— start of EXTRACTED MATERIAL —

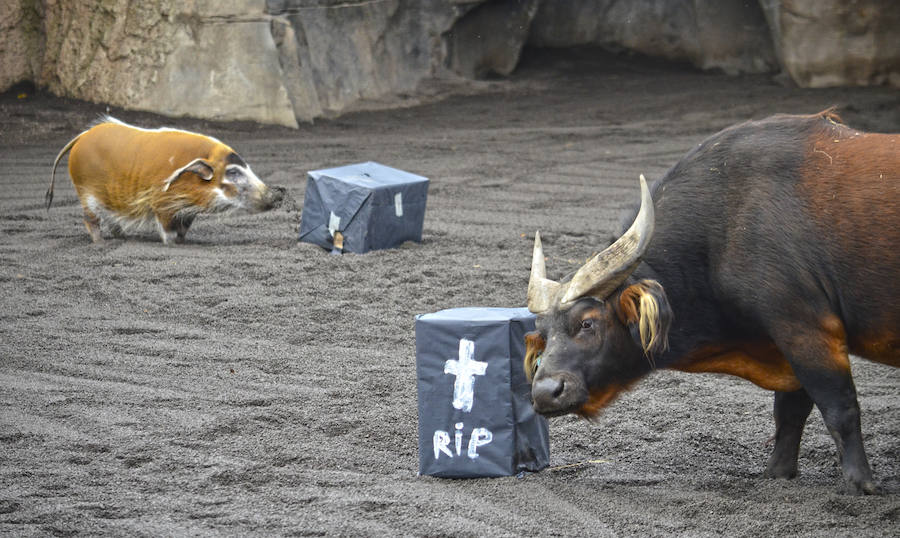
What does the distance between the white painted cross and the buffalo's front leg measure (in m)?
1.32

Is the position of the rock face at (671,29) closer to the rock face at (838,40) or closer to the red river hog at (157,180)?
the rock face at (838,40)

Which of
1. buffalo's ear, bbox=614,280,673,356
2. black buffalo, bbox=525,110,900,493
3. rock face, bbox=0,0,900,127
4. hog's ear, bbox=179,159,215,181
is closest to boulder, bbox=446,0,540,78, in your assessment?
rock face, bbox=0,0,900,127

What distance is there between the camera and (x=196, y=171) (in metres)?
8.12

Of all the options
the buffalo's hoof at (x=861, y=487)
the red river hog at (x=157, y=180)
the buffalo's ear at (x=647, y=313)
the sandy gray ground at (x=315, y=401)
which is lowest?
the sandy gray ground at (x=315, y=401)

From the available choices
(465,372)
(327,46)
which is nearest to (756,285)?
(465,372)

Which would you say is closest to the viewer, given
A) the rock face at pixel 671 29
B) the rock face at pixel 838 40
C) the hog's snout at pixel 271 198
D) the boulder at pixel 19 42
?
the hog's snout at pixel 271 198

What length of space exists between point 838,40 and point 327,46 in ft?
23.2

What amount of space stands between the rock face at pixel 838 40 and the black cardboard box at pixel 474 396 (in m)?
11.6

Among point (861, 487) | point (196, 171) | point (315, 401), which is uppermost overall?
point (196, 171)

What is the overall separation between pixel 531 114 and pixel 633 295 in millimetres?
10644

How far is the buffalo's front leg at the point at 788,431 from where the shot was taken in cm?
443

— end of EXTRACTED MATERIAL —
— start of EXTRACTED MATERIAL —

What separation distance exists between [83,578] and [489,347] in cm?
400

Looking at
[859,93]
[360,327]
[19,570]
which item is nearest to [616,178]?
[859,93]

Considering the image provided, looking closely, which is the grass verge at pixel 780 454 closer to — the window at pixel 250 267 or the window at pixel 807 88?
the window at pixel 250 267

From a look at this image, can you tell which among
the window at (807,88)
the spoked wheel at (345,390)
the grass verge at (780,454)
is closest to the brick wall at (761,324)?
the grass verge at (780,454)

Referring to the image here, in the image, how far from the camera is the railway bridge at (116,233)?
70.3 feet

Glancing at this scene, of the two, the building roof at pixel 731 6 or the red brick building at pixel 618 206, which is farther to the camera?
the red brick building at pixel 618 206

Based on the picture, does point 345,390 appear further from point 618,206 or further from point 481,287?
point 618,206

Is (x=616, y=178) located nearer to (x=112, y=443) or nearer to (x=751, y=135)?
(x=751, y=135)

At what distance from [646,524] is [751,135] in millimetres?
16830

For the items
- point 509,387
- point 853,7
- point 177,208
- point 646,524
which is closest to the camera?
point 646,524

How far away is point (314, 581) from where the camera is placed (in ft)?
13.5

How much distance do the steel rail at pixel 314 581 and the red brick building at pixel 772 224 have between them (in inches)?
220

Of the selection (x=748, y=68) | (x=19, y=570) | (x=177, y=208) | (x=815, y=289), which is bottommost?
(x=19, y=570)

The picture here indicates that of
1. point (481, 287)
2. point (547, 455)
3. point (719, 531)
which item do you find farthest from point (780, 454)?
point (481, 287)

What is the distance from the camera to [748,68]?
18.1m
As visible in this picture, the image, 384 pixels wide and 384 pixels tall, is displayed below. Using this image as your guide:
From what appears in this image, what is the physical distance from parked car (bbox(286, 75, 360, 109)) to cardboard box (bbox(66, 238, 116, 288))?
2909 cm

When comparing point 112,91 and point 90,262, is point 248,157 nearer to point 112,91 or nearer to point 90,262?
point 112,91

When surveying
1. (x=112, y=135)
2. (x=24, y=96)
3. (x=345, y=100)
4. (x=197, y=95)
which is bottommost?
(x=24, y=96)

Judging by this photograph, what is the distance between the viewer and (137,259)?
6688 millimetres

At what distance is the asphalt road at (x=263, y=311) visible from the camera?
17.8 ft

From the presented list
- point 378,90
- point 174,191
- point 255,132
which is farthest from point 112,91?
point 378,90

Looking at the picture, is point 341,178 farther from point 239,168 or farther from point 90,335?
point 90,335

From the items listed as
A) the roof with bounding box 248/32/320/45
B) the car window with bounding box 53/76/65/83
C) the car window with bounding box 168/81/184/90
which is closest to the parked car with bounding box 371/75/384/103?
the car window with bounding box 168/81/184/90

— end of EXTRACTED MATERIAL —
— start of EXTRACTED MATERIAL —

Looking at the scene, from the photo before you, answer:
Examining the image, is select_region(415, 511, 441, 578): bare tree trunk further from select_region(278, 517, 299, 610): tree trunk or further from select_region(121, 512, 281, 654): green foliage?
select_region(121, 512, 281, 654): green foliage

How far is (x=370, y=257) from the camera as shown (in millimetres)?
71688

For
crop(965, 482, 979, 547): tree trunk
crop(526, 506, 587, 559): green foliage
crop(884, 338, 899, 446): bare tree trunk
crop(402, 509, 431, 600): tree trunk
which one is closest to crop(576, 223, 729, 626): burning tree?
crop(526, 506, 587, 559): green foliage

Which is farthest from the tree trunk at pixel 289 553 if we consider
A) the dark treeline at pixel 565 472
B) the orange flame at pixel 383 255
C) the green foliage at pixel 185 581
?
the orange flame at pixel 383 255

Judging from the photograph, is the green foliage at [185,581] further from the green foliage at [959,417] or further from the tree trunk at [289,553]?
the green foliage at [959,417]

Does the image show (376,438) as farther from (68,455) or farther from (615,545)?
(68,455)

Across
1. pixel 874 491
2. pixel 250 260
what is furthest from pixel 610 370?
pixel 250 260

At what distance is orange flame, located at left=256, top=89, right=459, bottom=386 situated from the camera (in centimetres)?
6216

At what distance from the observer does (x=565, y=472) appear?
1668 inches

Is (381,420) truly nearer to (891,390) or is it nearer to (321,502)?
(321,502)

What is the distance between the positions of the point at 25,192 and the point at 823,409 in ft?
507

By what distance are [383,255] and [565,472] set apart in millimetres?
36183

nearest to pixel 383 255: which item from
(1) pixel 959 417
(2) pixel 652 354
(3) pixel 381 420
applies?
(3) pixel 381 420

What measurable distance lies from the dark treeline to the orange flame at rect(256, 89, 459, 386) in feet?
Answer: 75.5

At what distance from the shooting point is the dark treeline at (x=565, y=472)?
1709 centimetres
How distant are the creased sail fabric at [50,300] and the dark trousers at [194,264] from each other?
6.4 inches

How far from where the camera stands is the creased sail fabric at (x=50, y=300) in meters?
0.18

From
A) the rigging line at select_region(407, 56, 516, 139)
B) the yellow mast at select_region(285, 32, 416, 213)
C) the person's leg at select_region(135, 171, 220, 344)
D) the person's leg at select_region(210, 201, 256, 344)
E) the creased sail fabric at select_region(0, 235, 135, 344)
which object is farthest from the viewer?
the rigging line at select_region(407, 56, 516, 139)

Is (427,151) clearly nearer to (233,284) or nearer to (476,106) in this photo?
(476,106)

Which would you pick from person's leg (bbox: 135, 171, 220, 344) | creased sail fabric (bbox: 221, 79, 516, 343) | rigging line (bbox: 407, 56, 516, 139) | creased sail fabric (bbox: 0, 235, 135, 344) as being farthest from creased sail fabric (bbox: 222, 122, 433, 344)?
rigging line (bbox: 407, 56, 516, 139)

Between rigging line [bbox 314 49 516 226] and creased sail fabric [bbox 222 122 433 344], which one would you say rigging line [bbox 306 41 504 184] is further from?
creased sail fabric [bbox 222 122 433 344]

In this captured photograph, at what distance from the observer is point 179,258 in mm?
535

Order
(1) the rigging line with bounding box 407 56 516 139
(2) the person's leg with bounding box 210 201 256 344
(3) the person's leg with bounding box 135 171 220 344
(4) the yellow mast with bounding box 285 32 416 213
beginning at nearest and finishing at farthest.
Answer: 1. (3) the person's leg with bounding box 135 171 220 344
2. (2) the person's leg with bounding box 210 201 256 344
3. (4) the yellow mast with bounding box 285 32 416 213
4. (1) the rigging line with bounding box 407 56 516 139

— end of EXTRACTED MATERIAL —

▸ **PROBLEM TO SOLVE**
Select every line of the listing above that contains the word "feet", treating case as significant.

▸ **RESULT OF THE EXERCISE**
70.3 feet
What measurable distance lies from the dark treeline to the orange flame at rect(256, 89, 459, 386) in feet?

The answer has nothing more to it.